___ TEXT SEGMENT ___

# Life Style Club > Desi Recipes >  Chicken Chargha

## glimmering_candle

CHICKEN CHARGHA
 Ingredients
1 chicken (whole)
1 tbsp ginger paste
1 tbsp garlic paste
200 gms yoghurt
15 red whole chillies
3 tbsp whole coriander
10-15 black pepper corns (whole)
3 cinnamon sticks
6 cloves
5 cardamoms (small)
1 tsp black cumin seeds
1 ½ tbsp salt
1 cup oil or butter
Few leaves of coriander (chopped)Method
Mix all the dry spices and grind them. Then add the yoghurt, ginger and garlic paste and salt. Mix well. In a deep bowl add the chicken and apply the mixture. Marinate for two hours. Heat butter or oil on a low flame and add the chicken. While cooking turn its side carefully. Cook for 30-45 minutes or until done. Serve hot with a garnishing of coriander leaves on top.

----------


## Fairy

Yum yum! :biggrin;

Thanks for sharing GC :hug; Aap bana leti hein ye khud?

----------


## RAHEN

shan masala agar use karo tau aur bhi acha banega...i m using nowadays that...yeh recipe par bhi suit karega..cause isse starting mein he marinate karna hai...thanks 4 sharing.

----------


## ChefStef22

This sounds wonderful! I often visit a place called Mideast market and buy a whole chicken charga already homeade.I wondered what ingredients were used in the making of this succulent meat. I will try this during the holidays.
_Posted via Mobile Device_

----------


## Tulip

Good one GC

----------


## Yawarkamal

i m also plaining somthing like that  it called "chicken do piyaza"..

----------


## **Veil**

yeah shan masala is getting good these days ,

----------

___

EXERCISE DETAILS: In the chicken chargha thread, how long is the chicken left to marinate? The listing comes from a separate source unrelated to the chicken chargha thread.

___ LISTING ___

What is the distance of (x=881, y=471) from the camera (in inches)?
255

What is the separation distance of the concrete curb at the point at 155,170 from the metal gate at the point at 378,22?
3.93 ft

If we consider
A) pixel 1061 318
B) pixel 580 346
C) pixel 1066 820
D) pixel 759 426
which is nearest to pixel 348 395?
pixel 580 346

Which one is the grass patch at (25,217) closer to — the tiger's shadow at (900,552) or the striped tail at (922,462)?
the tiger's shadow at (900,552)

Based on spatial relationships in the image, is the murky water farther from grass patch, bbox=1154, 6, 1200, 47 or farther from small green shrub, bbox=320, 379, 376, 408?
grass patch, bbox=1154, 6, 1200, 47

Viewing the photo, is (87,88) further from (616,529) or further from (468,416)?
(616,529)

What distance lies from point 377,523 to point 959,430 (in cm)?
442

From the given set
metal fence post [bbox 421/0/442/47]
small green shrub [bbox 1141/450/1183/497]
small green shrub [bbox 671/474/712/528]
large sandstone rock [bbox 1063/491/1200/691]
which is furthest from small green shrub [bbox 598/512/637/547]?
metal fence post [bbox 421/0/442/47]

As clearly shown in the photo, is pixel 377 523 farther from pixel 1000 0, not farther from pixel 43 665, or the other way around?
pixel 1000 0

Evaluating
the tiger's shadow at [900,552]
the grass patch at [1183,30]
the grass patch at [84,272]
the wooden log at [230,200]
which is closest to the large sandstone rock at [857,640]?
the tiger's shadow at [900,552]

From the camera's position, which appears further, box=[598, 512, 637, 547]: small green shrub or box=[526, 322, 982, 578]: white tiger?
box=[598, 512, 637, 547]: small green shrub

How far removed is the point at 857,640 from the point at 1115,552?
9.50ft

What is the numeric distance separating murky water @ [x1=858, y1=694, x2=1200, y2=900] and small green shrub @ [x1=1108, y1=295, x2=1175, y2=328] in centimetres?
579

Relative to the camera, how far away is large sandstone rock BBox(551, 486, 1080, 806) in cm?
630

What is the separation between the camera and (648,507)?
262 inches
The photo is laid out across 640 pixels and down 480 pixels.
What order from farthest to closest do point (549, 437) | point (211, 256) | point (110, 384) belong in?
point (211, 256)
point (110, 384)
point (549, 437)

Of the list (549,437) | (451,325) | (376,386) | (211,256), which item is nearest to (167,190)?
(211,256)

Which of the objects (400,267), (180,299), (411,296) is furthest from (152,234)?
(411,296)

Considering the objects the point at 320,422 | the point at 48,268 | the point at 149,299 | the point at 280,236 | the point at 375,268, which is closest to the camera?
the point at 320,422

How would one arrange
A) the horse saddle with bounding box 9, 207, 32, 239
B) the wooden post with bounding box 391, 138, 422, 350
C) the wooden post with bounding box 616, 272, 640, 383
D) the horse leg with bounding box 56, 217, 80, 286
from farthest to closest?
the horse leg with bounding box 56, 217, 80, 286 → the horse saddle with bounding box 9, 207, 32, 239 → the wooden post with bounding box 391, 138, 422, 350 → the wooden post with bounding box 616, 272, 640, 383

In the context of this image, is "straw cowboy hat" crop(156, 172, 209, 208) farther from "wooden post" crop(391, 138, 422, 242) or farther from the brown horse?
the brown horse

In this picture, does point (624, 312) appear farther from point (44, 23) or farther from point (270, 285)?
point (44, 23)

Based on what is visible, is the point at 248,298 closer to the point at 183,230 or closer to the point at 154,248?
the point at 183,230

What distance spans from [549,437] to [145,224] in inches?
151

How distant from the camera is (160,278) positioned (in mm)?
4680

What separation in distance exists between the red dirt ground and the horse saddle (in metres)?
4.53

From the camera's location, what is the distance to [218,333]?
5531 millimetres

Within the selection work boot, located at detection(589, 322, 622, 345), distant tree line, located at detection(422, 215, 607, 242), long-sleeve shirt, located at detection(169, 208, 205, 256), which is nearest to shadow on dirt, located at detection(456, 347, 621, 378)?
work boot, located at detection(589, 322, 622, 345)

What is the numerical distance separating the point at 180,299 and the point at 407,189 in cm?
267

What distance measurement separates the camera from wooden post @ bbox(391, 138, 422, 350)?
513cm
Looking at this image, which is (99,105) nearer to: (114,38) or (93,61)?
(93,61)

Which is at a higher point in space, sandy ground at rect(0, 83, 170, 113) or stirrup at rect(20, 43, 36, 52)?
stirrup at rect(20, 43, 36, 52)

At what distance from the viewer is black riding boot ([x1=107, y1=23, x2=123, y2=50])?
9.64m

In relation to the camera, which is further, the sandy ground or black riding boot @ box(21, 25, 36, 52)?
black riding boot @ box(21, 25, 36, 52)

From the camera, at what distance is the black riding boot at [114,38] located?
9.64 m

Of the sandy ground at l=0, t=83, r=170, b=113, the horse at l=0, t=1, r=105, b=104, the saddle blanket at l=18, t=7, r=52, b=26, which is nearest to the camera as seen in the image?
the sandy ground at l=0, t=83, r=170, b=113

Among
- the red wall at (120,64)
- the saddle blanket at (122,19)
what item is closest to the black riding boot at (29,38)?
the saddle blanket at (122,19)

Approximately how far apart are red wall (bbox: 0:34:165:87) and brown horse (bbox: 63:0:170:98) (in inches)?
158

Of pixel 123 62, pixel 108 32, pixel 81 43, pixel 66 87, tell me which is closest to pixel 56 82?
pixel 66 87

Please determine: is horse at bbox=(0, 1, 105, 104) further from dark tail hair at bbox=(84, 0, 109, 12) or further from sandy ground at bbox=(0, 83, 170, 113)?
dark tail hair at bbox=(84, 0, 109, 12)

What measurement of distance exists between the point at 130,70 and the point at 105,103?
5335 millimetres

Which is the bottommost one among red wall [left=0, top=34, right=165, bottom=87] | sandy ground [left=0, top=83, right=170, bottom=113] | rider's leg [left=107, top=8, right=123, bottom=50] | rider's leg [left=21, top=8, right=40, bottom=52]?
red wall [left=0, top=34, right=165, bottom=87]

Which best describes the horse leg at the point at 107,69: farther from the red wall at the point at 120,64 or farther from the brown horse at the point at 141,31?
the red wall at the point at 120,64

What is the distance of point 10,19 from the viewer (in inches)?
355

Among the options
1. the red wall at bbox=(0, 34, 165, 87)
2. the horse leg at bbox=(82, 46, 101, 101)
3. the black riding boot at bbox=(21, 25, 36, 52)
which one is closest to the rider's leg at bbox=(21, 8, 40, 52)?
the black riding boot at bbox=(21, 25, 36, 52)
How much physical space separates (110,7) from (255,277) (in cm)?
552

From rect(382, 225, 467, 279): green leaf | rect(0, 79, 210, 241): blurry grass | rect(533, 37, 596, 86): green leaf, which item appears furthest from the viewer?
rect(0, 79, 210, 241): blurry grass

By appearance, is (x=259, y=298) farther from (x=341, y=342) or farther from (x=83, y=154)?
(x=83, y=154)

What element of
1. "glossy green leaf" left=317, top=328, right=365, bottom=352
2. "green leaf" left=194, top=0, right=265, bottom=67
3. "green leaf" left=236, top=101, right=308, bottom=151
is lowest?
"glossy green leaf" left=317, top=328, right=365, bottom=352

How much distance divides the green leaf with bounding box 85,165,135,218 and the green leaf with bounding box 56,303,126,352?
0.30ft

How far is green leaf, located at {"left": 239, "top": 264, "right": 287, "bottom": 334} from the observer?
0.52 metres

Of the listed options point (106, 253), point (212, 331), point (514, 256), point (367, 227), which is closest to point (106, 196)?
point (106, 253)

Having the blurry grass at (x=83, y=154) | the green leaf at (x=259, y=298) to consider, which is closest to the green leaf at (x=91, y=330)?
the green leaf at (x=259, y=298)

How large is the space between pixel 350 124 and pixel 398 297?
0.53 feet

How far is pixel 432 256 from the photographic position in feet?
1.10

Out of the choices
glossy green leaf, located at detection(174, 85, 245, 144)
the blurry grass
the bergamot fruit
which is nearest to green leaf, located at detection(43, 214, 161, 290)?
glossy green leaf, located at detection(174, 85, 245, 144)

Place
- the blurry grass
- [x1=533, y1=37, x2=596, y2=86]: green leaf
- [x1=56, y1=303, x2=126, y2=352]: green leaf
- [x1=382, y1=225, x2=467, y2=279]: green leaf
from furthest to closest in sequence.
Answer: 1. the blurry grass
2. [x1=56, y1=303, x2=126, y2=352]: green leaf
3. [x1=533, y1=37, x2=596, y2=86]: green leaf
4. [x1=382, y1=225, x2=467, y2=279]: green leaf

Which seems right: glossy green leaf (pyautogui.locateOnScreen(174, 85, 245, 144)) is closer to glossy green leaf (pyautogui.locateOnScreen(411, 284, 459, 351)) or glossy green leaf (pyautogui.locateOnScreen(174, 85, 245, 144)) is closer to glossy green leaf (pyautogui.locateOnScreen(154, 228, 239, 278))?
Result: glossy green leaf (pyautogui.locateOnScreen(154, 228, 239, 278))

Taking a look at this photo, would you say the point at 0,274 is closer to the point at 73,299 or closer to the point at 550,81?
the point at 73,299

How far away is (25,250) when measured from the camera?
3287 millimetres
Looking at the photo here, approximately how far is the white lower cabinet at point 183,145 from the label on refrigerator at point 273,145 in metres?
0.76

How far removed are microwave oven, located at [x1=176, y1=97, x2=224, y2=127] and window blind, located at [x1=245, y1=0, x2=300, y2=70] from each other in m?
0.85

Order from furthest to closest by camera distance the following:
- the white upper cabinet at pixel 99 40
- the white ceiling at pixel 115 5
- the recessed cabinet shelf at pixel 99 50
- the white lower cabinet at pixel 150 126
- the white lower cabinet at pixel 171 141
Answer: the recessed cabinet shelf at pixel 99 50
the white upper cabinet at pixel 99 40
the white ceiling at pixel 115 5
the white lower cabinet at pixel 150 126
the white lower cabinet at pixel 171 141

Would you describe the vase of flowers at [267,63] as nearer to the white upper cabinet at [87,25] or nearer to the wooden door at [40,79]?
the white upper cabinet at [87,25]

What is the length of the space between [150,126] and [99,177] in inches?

___

TASK OUTPUT: Two hours.